I felt limited by the ability of Statistics Canada’s Social Planning Simulation Database and Model to carve out higher quantiles than the top 1%, but if I did you would find that tax rates way up there are even lower.

Ultimately, this is an empirical paper of the sort pioneered by Irwin Gillespie, and my assumptions are defensible based on the literature and even somewhat conservative. I could have chosen assumptions like greater capital mobility that would have made the whole distribution more regressive but stuck pretty much where the literature is (for example, see Kesselman and Cheung’s literature review or the original VGV paper, both of which are cited in the references.

Comment from Kabeer Sayeed
Time: September 12, 2015, 7:37 pm

Some fundamental principles of taxation:

1. The tax system should be simple, efficient, and fair.

2. The tax system should level the playing field between the rich and the not-so-rich entities,

3. All other taxes, levies, tolls, and methods of obtaining revenue should be completely abolished except penalties for committing crimes and other offences such as polluting the environment.

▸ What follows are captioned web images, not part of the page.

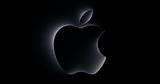 Apple, Υπέκυψε, Digital Markets Act, App Store,Apple, ypekypse, Digital Markets Act, App Store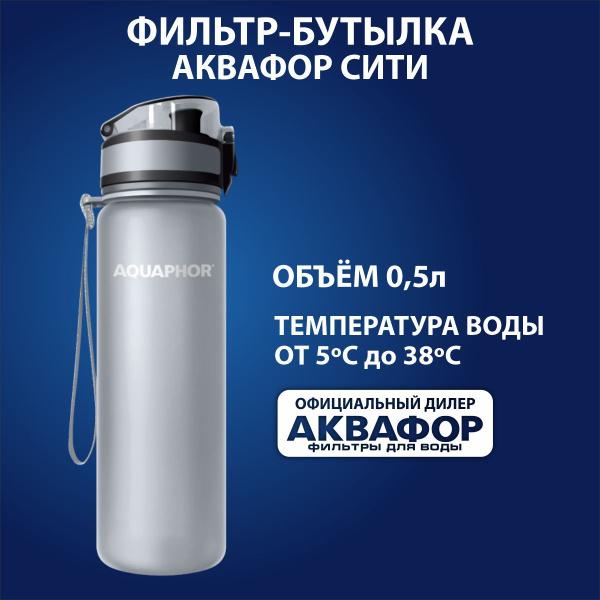 Бутылка фильтр Сити АКВАФОР 0,5л - купить с доставкой по выгодным ценам ...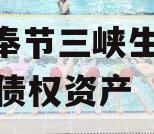 重庆奉节三峡生态2023年债权资产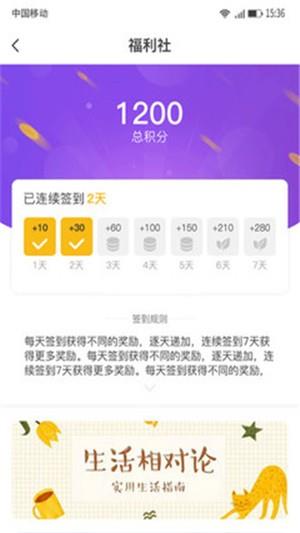 Hi居  v2.2.1图1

The above, in a nutshell, should be the fundamental principles that a tax system should be based on.

A tax system based on the above principles will result in a tax system in which the the tax RATE will be based SOLELY on the ability to pay as measured by the revenue (gross earnings) of the entity being taxed. In other words, we will be applying a progressive tax on revenue and no deductions for expenses of any form will be allowed.

In fine, we will have only one tax, namely, a Revenue Tax as opposed to a plethora of taxes such as income tax (note that in this piece we define Income as follows: Income = Revenue – Expenses), property tax, sales tax, value added tax, road tolls, motor vehicles registration tax, business tax, driving licence tax, and payroll deductions.